← Back to context

Comment by minimaxir

4 days ago

Looking at the file sizes on the open weights version (https://huggingface.co/black-forest-labs/FLUX.2-dev/tree/mai...), the 24B text encoder is 48GB, the generation model itself is 64GB, which roughly tracks with it being the 32B parameters mentioned.

Downloading over 100GB of model weights is a tough sell for the local-only hobbyists.

100 GB is less than a game download, it's actually running it that's a tough sell. That said, the linked blog post seems to say the optimized model is both smaller and greatly improved the streaming approach from system RAM, so maybe it is actually reasonably usable on a single 4090/5090 type setup (I'm not at home to test).

Never mind the download size. Who has the VRAM to run it?

  • I do, 2x Strix Halo machines ready to go.

    • (Fellow Strix Halo owner): I don't really like calling it VRAM any more than when a dGPU dynamically maps a portion of system RAM. It's really just a system with quad channel RAM speeds attached to a GPU without VRAM - nearly 2x identical in performance to using the system RAM on my 2 channel desktop instead of actual VRAM on the dGPU in the system (which is something like 20x).

      That's great, and I love the little laptop for the amount of x86 perf it can pack into so little cooling, but my used Epyc box of ~the same price is usually faster for AI (despite the complete lack of video card) and able to load models 3x the size (well, before RAM prices doubled this last month) because it has modular 12 channel RAM and memory speeds this low don't really need a GPU to keep up with the matrix math. Meanwhile, Flux is already slow when it's on actual real high bandwidth dedicated GPU memory VRAM.

The download is a trivial onetime cost and so is storing it on a direct attached NVMe SSD. The expensive part is getting a GPU with 64GB of memory.

Even a 5090 can handle that. You have to use multiple GPUs.

So the only option will be [klein] on a single GPU... maybe? Since we don't have much information.

  • As far as I know, no open-weights image gen tech supports multi-GPU workflows except in the trivial sense that you can generate two images in parallel. The model either fits into the VRAM of a single card or it doesn’t. A 5ish-bit quantization of a 32Gw model would be usable by owners of 24GB cards, and very likely someone will create one.

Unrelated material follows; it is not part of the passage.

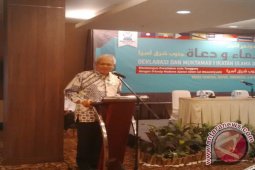 Malaysia dukung pembentukkan ulama dan dai ASEAN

  • > Even a 5090 can handle that. You have to use multiple GPUs.

    It takes about 40GB with the fp8 version fully loaded, but ComfyUI can (at reduced speed), with enough system RAM available, partially load models in VRAM during inference and swap at need (the NVidia page linked in the BFL announcement specifically highlights NVidia working with ComfyUI to improve this existing capacity specifically to enable Flux.2) to run on systems with too little VRAM to fully load the model.